Sampling Variation, Bias, Confounding Flashcards
What is the sampling distribution?
The distribution of a statistic across an infinite number of samples.
What is the 95% confidence interval?
- Range that is likely to contain the mean of the population values 95% of the time.
- I.e. Range in which you are 95% sure that the mean of the population values lie.
What is the 95% Confidence Interval based on?
Gaussian distribution (of the means of the samples)
The 95% confidence interval is wider the…
… greater the variation in population values.
… smaller the size of the sample used to calculate it.
What is a confidence interval?
Estimate of the precision of the observed values in the sample.
What are the 2 main categories of bias?
- Selection bias
2. Information bias
What are the reasons for selection bias and the impact of these?
- Errors in generalisability (external validity)
- Study Ps are drawn from a sampling frame that is not representative of the general population .
- Errors in comparability (internal validity).
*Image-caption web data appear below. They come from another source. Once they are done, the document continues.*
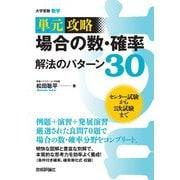 場合の数・確率 解法のパターン30(技術評論社) [電子書籍]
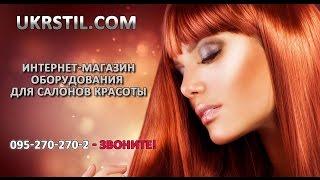 Купить оборудование для салонов красоты(, 2014-09-29T19:13:58.000Z)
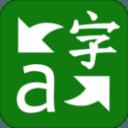 日语学习者必备(日本語を勉強します)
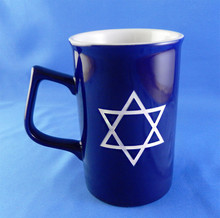 Engraved Blue Star of David Skinny Mug
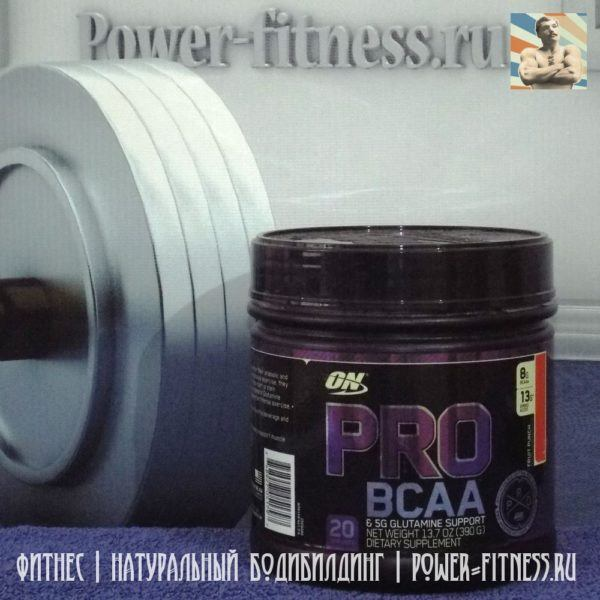 Аминокислоты БЦА Pro BCAA Optimum Nutrition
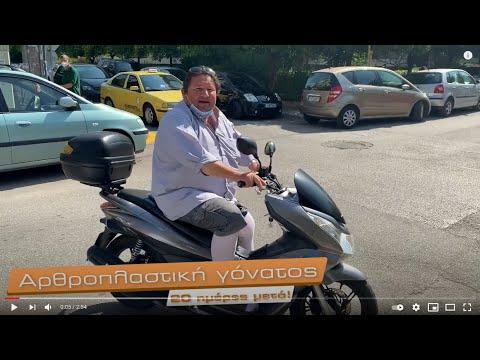 Ρομποτική αρθροπλαστική γόνατος και ισχίου ταχείας κινητοποίησης (fast track) με μονοήμερη νοσηλεία!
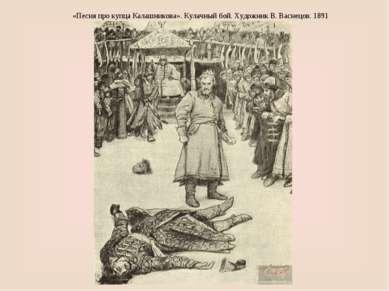«Песня про купца Калашникова». Кулачный бой. Художник В. Васнецов. 1891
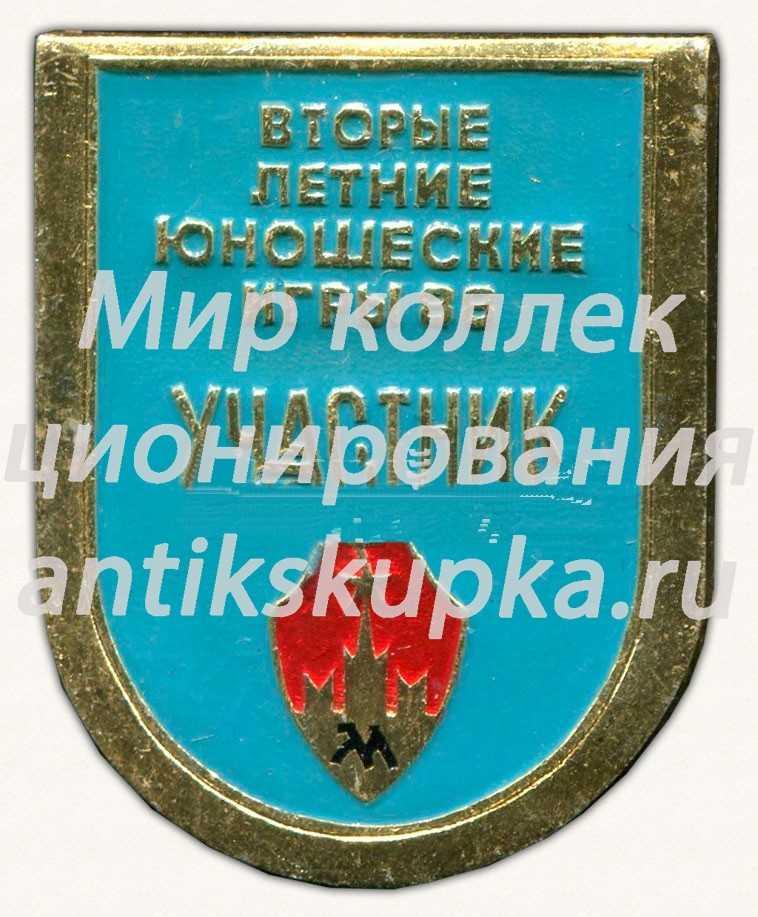 Знак «Вторые летние юношеские игры. 1988. Участник. Москва»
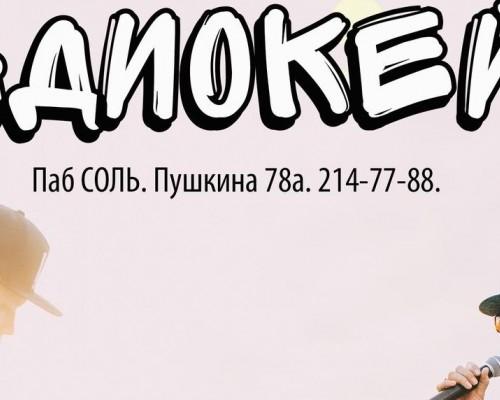 РАДИОКЕЙС, концерт в Соль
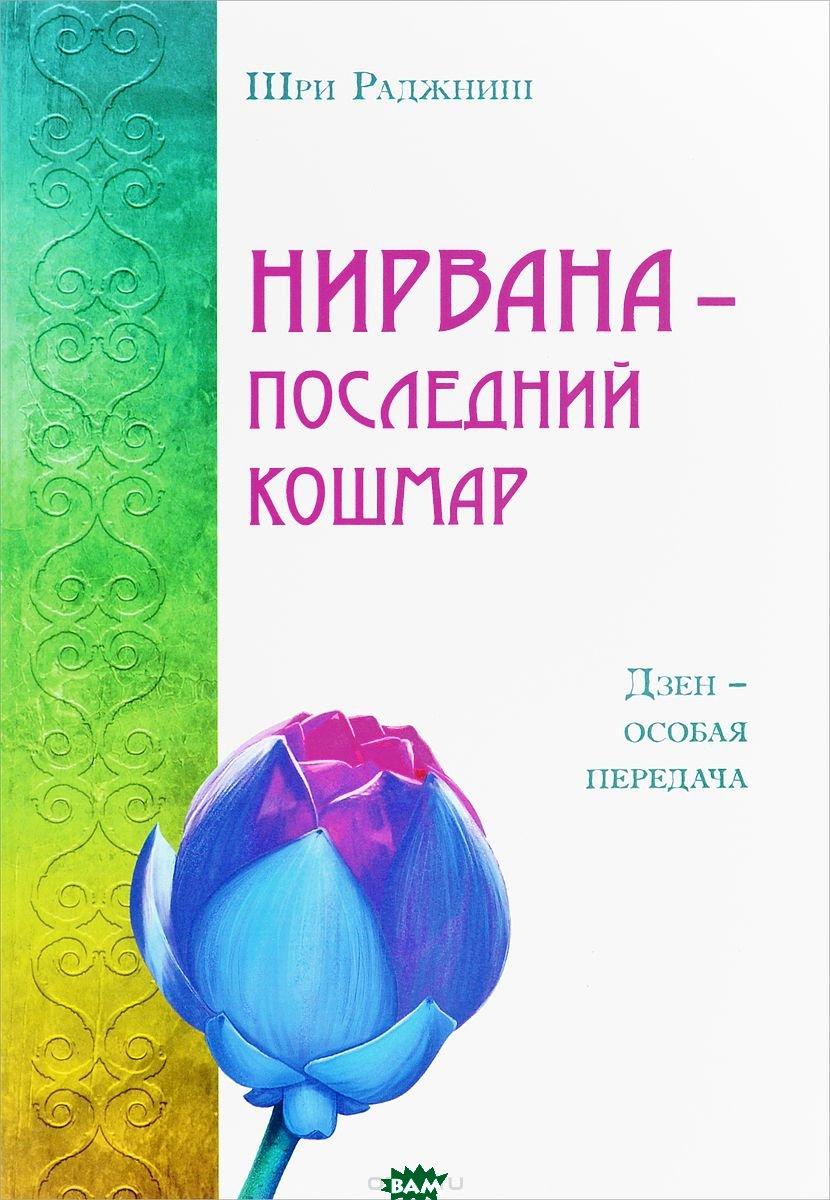 Купить Нирвана - последний кошмар, ИПЛ, Раджниш Шри, 978-5-4260-0293-7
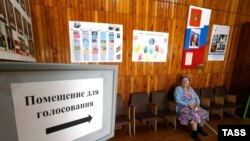 Rostovda seçki məntəqəsi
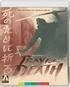 Pray for Death (Blu-ray)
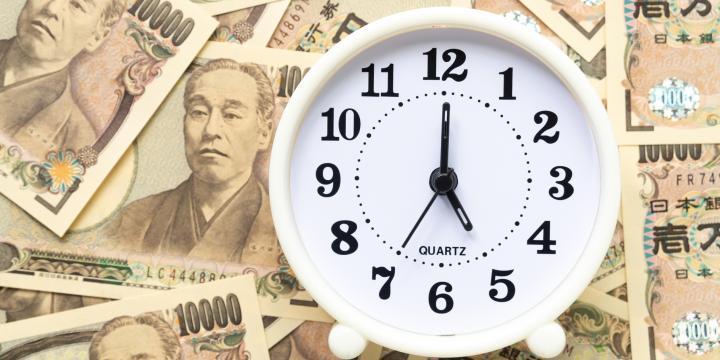 【弁護士Q&A】年俸制の疑問点…年途中で退職できる?大幅な減俸は有効?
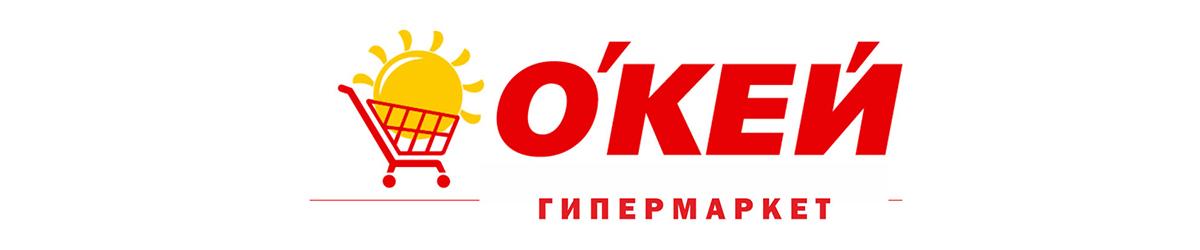 Логотип Гипермаркет окей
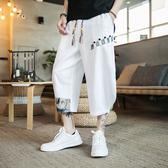 夏季寬鬆薄款中國風亞麻短褲男青年大碼闊腿休閒褲哈倫棉麻七分褲 酷男精品館
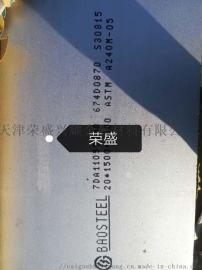 供应宝钢S30815不锈钢板现货天津不锈钢板大全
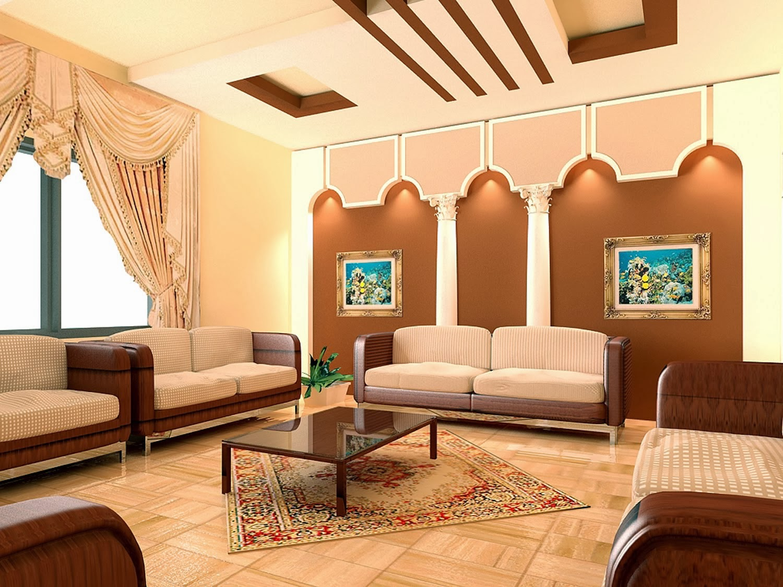 Decoration Salon Moderne Orange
- The groups being compared are not from the same population.
- One of the groups being studies is not representative of the sampling frame from which it was drawn (e.g. Low response rate to a survey, high attrition rate).
What are the different types of information bias?
- Differential recall error (especially in case-control studies)
- e.g. Parents of ill child better recall than parents of unaffected child.
- Differential observer of interviewer error
- Differential measurement error
- Differential mis-classification
What is a confounding variable?
An extraneous variable that correlates with both the dependent and independent variable.
What is the biggest confounding variable and what does this arise from?
- Age
- Demographic differences (i.e. Rapidly expanding, expanding, stationary and contraction).
How can confounding variables be controlled for (e.g. Standardising for effect of age in death rate of 2 pops with different demographics)?
- Adjust with direct standardisation.
- adjust number of people in each age category so that they are = in 2 samples.
- Adjust with indirect standardisation.
- adjust death rate (of each age group) so that it is = in 2 samples.